**Exercise goal:** Pull out the items below, starting with the line containing "Among the word" and continuing through the line containing "From where the camera", and reproduce them verbatim.

*** Records to use

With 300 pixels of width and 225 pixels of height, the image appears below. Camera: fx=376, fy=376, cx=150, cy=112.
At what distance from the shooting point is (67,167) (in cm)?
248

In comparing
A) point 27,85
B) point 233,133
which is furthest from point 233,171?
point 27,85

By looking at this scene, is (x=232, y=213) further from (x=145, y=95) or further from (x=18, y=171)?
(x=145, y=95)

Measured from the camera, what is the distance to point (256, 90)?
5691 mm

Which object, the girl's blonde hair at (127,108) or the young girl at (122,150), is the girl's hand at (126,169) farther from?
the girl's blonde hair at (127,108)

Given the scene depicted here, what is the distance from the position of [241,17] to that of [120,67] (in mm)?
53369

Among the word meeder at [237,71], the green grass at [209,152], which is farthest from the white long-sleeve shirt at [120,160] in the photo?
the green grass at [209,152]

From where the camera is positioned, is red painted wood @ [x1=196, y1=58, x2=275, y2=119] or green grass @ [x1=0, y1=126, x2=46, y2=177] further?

******
*** Records to use

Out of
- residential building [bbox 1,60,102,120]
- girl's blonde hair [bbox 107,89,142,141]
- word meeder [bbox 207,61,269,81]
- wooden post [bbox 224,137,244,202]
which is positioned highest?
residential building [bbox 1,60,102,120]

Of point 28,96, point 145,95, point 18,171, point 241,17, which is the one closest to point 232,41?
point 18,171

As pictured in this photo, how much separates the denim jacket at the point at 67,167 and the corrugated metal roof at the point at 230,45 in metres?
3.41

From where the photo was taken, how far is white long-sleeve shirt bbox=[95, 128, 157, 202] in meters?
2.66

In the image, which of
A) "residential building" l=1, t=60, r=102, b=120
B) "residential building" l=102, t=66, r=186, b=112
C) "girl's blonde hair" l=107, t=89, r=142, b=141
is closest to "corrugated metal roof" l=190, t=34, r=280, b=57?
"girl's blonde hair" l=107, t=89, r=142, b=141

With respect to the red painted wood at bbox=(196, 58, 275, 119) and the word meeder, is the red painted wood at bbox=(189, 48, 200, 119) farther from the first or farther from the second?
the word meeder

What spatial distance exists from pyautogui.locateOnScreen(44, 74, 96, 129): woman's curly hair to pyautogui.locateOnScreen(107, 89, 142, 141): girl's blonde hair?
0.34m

******

**Output below:**
Among the word meeder at [237,71], the green grass at [209,152], which is farthest from the white long-sleeve shirt at [120,160] in the photo?
the green grass at [209,152]

From where the camera is positioned, is red painted wood @ [x1=196, y1=58, x2=275, y2=119] or green grass @ [x1=0, y1=126, x2=46, y2=177] further?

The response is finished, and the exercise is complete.